Abstract Multi-drug resistance (MDR) infections are a significant global challenge, necessitating innovative and eco-friendly approaches for developing effective antimicrobial agents. This study focuses on the synthesis, characterization, and evaluation of cerium oxide nanoparticles (CeO 2 NPs) for their antioxidant, anti-inflammatory, and antibacterial properties. The CeO 2 NPs were synthesized using a Tribulus terrestris aqueous extract through an environmentally friendly process. Characterization techniques included UV–visible spectroscopy, Fourier Transform Infrared Spectroscopy (FT-IR), x-ray Diffraction (XRD), Scanning Electron Microscopy (SEM), and Energy Dispersive x-ray (EDX) analysis.
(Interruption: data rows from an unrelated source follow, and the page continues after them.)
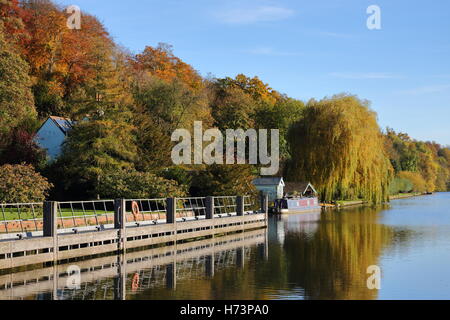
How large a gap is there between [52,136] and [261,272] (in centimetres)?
2992

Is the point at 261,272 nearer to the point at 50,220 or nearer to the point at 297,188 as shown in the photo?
the point at 50,220

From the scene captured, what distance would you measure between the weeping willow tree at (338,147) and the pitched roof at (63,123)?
24.0 m

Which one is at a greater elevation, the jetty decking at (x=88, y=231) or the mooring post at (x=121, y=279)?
the jetty decking at (x=88, y=231)

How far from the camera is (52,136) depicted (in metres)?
47.8

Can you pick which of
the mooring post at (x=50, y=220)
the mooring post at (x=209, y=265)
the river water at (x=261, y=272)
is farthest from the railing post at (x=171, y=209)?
the mooring post at (x=50, y=220)

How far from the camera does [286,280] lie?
20.6 metres

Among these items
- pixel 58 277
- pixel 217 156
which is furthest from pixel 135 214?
pixel 217 156

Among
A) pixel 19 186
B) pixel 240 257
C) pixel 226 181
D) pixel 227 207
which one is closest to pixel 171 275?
pixel 240 257

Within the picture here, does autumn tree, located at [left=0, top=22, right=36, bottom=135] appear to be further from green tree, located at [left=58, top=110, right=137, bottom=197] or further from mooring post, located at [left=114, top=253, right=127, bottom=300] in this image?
mooring post, located at [left=114, top=253, right=127, bottom=300]

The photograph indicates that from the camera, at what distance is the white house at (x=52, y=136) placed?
156 ft

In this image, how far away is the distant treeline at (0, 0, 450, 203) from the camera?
40156 mm

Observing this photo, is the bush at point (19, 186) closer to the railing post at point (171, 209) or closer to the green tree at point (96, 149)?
the railing post at point (171, 209)

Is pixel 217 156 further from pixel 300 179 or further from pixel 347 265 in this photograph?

The UV–vis spectroscopy shows the presence of peak at 320 nm which confirms the formation of CeO 2 NPs. The FT-IR analysis of the CeO 2 NPs revealed several distinct functional groups, with peak values at 3287, 2920, 2340, 1640, 1538, 1066, 714, and 574 cm −1 . These peaks correspond to specific functional groups, including C-H stretching in alkynes and alkanes, C=C=O, C=C, alkanes, C-O-C, C-Cl, and C-Br, indicating the presence of diverse chemical bonds within the CeO 2 NPs. XRD revealed that the nanoparticles were highly crystalline with a face-centered cubic structure, and SEM images showed irregularly shaped, agglomerated particles ranging from 100–150 nm. In terms of biological activity, the synthesized CeO 2 NPs demonstrated significant antioxidant and anti-inflammatory properties. The nanoparticles exhibited 82.54% antioxidant activity at 100 μg ml −1 , closely matching the 83.1% activity of ascorbic acid. Additionally, the CeO 2 NPs showed 65.2% anti-inflammatory activity at the same concentration, compared to 70.1% for a standard drug. Antibacterial testing revealed that the CeO 2 NPs were particularly effective against multi-drug resistant strains, including Pseudomonas aeruginosa , Enterococcus faecalis , and MRSA, with moderate activity against Klebsiella pneumoniae . These findings suggest that CeO 2 NPs synthesized via T. terrestris have strong potential as antimicrobial agents in addressing MDR infections.